╭─ Stored data

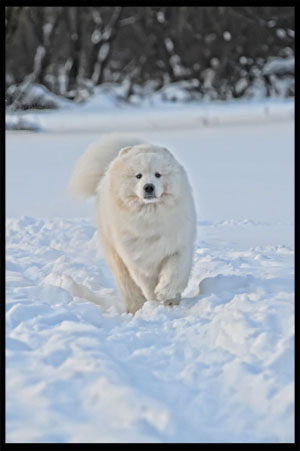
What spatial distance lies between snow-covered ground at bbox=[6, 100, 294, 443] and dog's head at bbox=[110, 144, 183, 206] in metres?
0.77

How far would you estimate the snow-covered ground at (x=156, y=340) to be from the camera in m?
3.10

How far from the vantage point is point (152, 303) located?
5.03 m

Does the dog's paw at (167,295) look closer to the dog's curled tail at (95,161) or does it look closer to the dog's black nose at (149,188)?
the dog's black nose at (149,188)

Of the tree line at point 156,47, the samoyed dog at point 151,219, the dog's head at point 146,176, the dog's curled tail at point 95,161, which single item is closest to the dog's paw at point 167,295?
the samoyed dog at point 151,219

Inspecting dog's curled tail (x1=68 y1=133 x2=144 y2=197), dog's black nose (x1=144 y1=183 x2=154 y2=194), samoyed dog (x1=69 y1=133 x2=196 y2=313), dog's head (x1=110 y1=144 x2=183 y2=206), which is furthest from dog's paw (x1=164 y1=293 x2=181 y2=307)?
dog's curled tail (x1=68 y1=133 x2=144 y2=197)

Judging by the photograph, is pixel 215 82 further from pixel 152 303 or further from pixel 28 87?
pixel 152 303

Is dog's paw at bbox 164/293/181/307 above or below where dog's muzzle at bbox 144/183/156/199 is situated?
below

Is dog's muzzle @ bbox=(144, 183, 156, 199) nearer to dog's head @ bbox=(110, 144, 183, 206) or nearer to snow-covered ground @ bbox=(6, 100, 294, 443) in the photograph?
dog's head @ bbox=(110, 144, 183, 206)

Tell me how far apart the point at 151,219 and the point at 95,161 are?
1128mm

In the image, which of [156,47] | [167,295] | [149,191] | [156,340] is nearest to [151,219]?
[149,191]

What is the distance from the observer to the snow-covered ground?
10.2 ft

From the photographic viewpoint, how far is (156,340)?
4176 mm

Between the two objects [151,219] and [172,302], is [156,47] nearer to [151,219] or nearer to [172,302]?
[151,219]

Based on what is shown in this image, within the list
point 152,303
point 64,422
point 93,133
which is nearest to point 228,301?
point 152,303
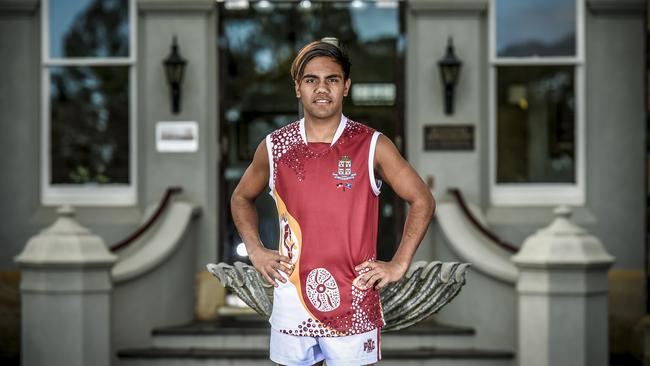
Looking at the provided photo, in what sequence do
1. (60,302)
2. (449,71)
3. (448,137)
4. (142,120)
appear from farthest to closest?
(142,120) < (448,137) < (449,71) < (60,302)

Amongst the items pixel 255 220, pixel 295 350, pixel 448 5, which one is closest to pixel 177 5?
pixel 448 5

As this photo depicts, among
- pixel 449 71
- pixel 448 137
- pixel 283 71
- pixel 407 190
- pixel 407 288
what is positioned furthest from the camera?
pixel 283 71

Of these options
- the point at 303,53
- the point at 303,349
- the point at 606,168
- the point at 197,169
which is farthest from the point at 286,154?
the point at 606,168

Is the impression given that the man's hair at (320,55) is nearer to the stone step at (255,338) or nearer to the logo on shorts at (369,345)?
the logo on shorts at (369,345)

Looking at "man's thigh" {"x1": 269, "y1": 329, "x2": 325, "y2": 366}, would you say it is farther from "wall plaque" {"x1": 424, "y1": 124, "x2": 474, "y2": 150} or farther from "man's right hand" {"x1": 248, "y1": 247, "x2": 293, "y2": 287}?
"wall plaque" {"x1": 424, "y1": 124, "x2": 474, "y2": 150}

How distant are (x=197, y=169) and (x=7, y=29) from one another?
6.87 ft

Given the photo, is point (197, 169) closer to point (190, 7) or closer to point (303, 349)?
point (190, 7)

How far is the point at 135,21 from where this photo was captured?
9680 millimetres

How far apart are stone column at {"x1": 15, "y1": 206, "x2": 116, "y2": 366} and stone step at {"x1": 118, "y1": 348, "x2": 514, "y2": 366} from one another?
561 mm

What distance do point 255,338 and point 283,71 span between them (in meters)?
2.65

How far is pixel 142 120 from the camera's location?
9.63m

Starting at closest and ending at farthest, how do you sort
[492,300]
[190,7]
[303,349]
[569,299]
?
[303,349], [569,299], [492,300], [190,7]

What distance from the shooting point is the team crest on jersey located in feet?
11.5

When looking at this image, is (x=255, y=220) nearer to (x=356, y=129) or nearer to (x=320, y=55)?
(x=356, y=129)
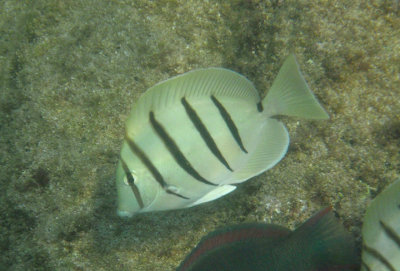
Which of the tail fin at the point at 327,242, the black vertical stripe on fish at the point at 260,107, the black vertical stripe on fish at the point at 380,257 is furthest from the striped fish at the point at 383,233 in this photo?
the black vertical stripe on fish at the point at 260,107

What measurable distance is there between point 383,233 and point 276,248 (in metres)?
0.72

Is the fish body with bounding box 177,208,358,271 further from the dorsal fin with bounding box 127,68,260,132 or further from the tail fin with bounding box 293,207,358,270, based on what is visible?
the dorsal fin with bounding box 127,68,260,132

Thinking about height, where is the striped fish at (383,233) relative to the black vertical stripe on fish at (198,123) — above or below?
below

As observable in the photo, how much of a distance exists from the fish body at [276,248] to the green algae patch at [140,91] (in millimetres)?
558

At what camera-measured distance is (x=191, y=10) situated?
321 cm

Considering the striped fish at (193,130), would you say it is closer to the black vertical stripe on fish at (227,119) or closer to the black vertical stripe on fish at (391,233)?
the black vertical stripe on fish at (227,119)

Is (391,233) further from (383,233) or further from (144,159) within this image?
(144,159)

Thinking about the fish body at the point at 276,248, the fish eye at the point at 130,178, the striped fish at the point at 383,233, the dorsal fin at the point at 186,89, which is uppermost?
the dorsal fin at the point at 186,89

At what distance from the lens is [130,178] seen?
1.72 metres

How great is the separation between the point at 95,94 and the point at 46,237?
59.6 inches

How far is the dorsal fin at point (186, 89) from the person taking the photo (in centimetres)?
167

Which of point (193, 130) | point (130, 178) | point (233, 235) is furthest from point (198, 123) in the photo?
point (233, 235)

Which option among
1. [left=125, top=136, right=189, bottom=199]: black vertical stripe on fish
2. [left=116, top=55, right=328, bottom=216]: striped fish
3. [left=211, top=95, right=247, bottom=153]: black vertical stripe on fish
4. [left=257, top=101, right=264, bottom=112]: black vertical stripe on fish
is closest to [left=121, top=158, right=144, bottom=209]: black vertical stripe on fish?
[left=116, top=55, right=328, bottom=216]: striped fish

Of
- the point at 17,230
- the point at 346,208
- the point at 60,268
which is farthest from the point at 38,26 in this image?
the point at 346,208
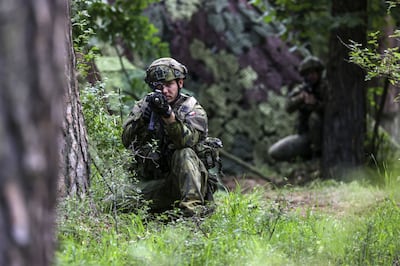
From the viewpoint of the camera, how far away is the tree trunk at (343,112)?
9.80 metres

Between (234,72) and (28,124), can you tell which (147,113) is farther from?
(234,72)

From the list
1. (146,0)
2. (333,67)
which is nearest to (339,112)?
(333,67)

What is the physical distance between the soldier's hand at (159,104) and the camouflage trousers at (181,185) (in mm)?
413

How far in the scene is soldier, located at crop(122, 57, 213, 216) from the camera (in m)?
5.43

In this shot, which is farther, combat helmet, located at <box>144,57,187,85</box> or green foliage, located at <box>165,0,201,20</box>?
green foliage, located at <box>165,0,201,20</box>

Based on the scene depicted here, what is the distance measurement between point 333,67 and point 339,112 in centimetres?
62

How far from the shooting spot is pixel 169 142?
5.71 m

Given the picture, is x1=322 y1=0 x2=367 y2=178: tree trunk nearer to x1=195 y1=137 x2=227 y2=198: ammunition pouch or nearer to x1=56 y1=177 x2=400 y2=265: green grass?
x1=195 y1=137 x2=227 y2=198: ammunition pouch

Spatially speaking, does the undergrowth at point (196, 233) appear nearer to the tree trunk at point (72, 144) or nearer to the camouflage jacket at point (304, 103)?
the tree trunk at point (72, 144)

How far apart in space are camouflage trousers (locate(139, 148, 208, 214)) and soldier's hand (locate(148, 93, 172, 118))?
0.41 metres

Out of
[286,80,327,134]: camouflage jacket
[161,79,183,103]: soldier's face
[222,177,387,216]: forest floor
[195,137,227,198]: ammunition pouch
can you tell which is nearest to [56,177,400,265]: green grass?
[195,137,227,198]: ammunition pouch

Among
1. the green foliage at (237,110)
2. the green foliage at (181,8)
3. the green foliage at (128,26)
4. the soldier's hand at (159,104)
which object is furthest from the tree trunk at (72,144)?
the green foliage at (237,110)

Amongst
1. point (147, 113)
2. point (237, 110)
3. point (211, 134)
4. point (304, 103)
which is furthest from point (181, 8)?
point (147, 113)

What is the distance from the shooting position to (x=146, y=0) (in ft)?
32.3
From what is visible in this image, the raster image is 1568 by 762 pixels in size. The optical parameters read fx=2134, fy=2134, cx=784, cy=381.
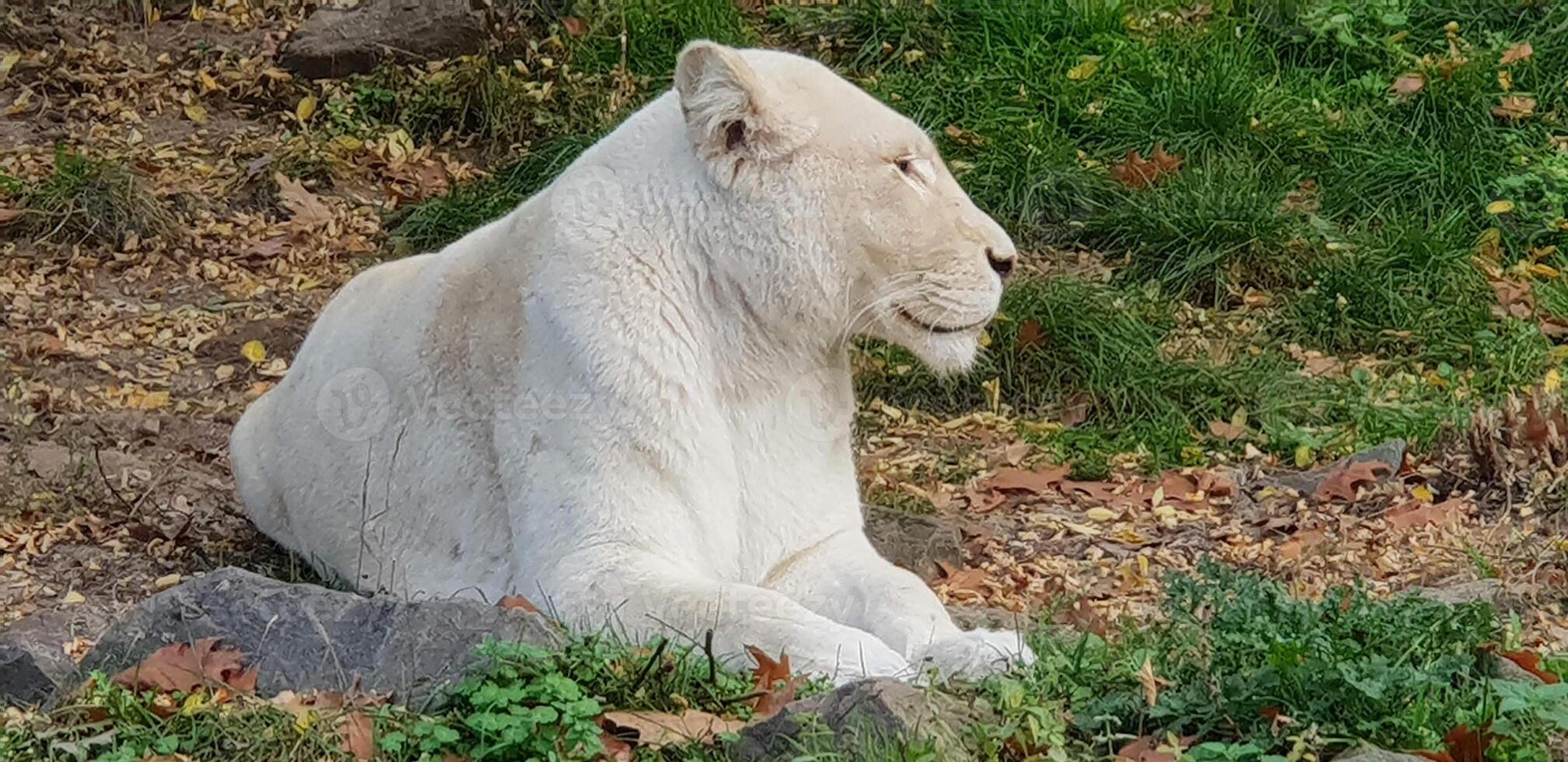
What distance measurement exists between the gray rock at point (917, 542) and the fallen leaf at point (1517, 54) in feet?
15.4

╰─

Written exercise
Return the entries word for word, beginning at the line containing "Is dog's paw" and continuing through the line containing "(142,120) < (448,137) < (449,71) < (60,302)". Omit the pictures.

Response to the exercise
Is dog's paw at bbox 164/293/181/307 above or below where dog's muzzle at bbox 144/183/156/199 is situated?
below

Is dog's muzzle @ bbox=(144, 183, 156, 199) nearer to dog's head @ bbox=(110, 144, 183, 206) or nearer to snow-covered ground @ bbox=(6, 100, 294, 443) in the photograph?
dog's head @ bbox=(110, 144, 183, 206)

Tell me how far apart the point at 151,219 and the point at 95,161 are?
1128mm

In the image, which of [156,47] | [167,295] | [149,191] | [156,340] is nearest to [151,219]?
[149,191]

What is the distance from the observer to the snow-covered ground?
10.2 ft

From the photographic viewpoint, how far is (156,340)?
4176 mm

Between the two objects [151,219] and [172,302], is [156,47] nearer to [151,219] or nearer to [172,302]?
[151,219]

Based on what is shown in this image, within the list
point 152,303
point 64,422
point 93,133
which is nearest to point 228,301?
point 152,303
Looking at the provided photo, in what sequence do
1. (60,302)
2. (449,71)
3. (448,137)
4. (142,120)
appear from farthest to closest?
(142,120) < (448,137) < (449,71) < (60,302)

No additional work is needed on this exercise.